Below is a listing; reproduce each line of it exactly.

• _Source material_:
§
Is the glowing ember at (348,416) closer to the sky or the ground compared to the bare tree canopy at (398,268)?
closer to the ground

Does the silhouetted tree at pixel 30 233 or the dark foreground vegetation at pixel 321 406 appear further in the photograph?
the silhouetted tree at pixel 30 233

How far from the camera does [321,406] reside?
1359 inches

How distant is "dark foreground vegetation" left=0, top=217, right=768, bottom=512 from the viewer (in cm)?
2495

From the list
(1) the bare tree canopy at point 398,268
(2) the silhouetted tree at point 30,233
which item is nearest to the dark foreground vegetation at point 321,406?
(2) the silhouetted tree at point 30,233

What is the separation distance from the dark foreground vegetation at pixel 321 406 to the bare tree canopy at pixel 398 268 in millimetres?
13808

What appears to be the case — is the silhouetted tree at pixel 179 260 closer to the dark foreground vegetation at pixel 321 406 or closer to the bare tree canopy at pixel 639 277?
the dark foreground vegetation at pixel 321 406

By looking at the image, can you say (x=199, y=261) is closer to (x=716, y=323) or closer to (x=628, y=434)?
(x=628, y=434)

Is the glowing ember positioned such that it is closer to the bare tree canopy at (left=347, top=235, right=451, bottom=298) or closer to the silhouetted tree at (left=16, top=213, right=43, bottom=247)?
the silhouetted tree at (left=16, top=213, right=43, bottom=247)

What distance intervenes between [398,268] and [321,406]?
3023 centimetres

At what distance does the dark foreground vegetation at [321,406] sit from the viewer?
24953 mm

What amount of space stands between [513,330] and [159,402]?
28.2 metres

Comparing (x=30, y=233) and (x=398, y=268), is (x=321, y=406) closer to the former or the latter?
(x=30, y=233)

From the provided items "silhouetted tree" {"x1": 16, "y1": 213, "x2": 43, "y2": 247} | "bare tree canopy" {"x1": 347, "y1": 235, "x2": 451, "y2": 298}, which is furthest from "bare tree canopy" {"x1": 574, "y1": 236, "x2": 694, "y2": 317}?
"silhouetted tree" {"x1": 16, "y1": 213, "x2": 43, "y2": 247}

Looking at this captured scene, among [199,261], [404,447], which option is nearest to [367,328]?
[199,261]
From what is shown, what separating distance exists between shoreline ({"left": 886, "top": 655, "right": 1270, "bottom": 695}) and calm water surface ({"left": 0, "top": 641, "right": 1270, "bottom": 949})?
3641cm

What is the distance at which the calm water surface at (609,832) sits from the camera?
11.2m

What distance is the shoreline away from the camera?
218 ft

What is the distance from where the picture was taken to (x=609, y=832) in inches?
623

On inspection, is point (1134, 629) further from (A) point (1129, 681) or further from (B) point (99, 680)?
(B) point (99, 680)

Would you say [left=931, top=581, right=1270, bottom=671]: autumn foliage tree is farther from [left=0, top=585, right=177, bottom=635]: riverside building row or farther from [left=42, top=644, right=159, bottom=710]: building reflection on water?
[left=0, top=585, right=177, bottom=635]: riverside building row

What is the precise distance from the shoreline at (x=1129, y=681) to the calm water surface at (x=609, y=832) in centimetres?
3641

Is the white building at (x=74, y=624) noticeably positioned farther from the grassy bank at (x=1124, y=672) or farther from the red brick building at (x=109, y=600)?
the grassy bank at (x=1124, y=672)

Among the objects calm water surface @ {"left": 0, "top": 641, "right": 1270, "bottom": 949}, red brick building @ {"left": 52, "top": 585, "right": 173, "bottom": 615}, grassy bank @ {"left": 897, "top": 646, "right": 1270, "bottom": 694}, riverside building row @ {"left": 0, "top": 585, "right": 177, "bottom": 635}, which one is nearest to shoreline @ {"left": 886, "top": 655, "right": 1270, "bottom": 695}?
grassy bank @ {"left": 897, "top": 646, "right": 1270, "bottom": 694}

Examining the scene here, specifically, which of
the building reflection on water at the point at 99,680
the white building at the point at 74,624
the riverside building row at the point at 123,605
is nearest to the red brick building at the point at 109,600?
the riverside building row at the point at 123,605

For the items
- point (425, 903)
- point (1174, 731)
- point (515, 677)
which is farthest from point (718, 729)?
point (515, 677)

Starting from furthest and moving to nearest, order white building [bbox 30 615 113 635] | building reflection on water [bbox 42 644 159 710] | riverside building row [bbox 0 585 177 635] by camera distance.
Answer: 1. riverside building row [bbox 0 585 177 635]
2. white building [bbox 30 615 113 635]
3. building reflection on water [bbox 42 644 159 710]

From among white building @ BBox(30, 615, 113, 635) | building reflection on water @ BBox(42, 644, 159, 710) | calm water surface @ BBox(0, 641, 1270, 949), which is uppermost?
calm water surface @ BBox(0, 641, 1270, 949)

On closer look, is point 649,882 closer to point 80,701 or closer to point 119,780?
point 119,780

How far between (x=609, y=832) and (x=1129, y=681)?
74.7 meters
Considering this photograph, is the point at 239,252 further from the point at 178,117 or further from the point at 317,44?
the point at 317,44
§
• _Task solution_:
Is the glowing ember at (348,416) closer to the sky or the ground compared to the bare tree canopy at (398,268)?
closer to the ground

Does the silhouetted tree at pixel 30 233 or the dark foreground vegetation at pixel 321 406 appear further in the photograph?
the silhouetted tree at pixel 30 233

How far from the camera does [321,406] reside?
1359 inches

How distant is "dark foreground vegetation" left=0, top=217, right=768, bottom=512 from the viewer (in cm)?
2495

From the list
(1) the bare tree canopy at point 398,268
(2) the silhouetted tree at point 30,233
which item is nearest to the dark foreground vegetation at point 321,406?
(2) the silhouetted tree at point 30,233

What is the separation distance from the dark foreground vegetation at pixel 321 406 to the bare tree canopy at pixel 398 268 in millimetres?
13808

What appears to be the case — is the silhouetted tree at pixel 179 260 closer to the dark foreground vegetation at pixel 321 406 or closer to the bare tree canopy at pixel 639 277?
the dark foreground vegetation at pixel 321 406

By looking at the image, can you say (x=199, y=261) is closer to (x=716, y=323) or closer to (x=628, y=434)?
(x=628, y=434)

Is the glowing ember positioned such that it is closer to the bare tree canopy at (left=347, top=235, right=451, bottom=298) or closer to the silhouetted tree at (left=16, top=213, right=43, bottom=247)?
the silhouetted tree at (left=16, top=213, right=43, bottom=247)

What distance intervenes between [398,268] and [321,406]?
3023 centimetres

At what distance does the dark foreground vegetation at [321,406] sit from the viewer?
24953 mm

What amount of space stands between [513,330] and [159,402]?
28.2 metres

Comparing (x=30, y=233) and (x=398, y=268), is (x=321, y=406) closer to the former or the latter?
(x=30, y=233)

From the provided items "silhouetted tree" {"x1": 16, "y1": 213, "x2": 43, "y2": 247} | "bare tree canopy" {"x1": 347, "y1": 235, "x2": 451, "y2": 298}, which is furthest from "bare tree canopy" {"x1": 574, "y1": 236, "x2": 694, "y2": 317}?
"silhouetted tree" {"x1": 16, "y1": 213, "x2": 43, "y2": 247}

Looking at this captured scene, among [199,261], [404,447], which option is nearest to [367,328]?
[199,261]
From what is shown, what separating distance exists between shoreline ({"left": 886, "top": 655, "right": 1270, "bottom": 695}) and calm water surface ({"left": 0, "top": 641, "right": 1270, "bottom": 949})?
3641cm

What is the distance at which the calm water surface at (609,832) sits from the camera?
11.2m

What distance is the shoreline away from the camera?
218 ft

What is the distance from where the picture was taken to (x=609, y=832) in inches?
623

On inspection, is point (1134, 629) further from (A) point (1129, 681) or further from (B) point (99, 680)?
(B) point (99, 680)

Would you say [left=931, top=581, right=1270, bottom=671]: autumn foliage tree is farther from [left=0, top=585, right=177, bottom=635]: riverside building row or farther from [left=42, top=644, right=159, bottom=710]: building reflection on water?
[left=0, top=585, right=177, bottom=635]: riverside building row

What is the precise distance from the shoreline at (x=1129, y=681) to the calm water surface at (x=609, y=832) in centimetres?
3641

Is the white building at (x=74, y=624) noticeably positioned farther from the grassy bank at (x=1124, y=672) or farther from the red brick building at (x=109, y=600)?
the grassy bank at (x=1124, y=672)

Among the objects calm water surface @ {"left": 0, "top": 641, "right": 1270, "bottom": 949}, red brick building @ {"left": 52, "top": 585, "right": 173, "bottom": 615}, grassy bank @ {"left": 897, "top": 646, "right": 1270, "bottom": 694}, riverside building row @ {"left": 0, "top": 585, "right": 177, "bottom": 635}, which one is nearest to shoreline @ {"left": 886, "top": 655, "right": 1270, "bottom": 695}?
grassy bank @ {"left": 897, "top": 646, "right": 1270, "bottom": 694}

Examining the scene here, specifically, which of
the building reflection on water at the point at 99,680
the white building at the point at 74,624
the riverside building row at the point at 123,605
is nearest to the red brick building at the point at 109,600?
the riverside building row at the point at 123,605

For the items
- point (425, 903)
- point (1174, 731)
- point (515, 677)
which is farthest from point (718, 729)?
point (515, 677)

Starting from furthest and moving to nearest, order white building [bbox 30 615 113 635] | building reflection on water [bbox 42 644 159 710] | riverside building row [bbox 0 585 177 635] by camera distance.
Answer: 1. riverside building row [bbox 0 585 177 635]
2. white building [bbox 30 615 113 635]
3. building reflection on water [bbox 42 644 159 710]

From among white building @ BBox(30, 615, 113, 635) | building reflection on water @ BBox(42, 644, 159, 710) | calm water surface @ BBox(0, 641, 1270, 949), which is uppermost?
calm water surface @ BBox(0, 641, 1270, 949)

On closer look, is point 649,882 closer to point 80,701 or closer to point 119,780?
point 119,780

How far between (x=609, y=832) and (x=1129, y=681)?
74.7 meters
Considering this photograph, is the point at 239,252 further from the point at 178,117 or further from the point at 317,44?
the point at 317,44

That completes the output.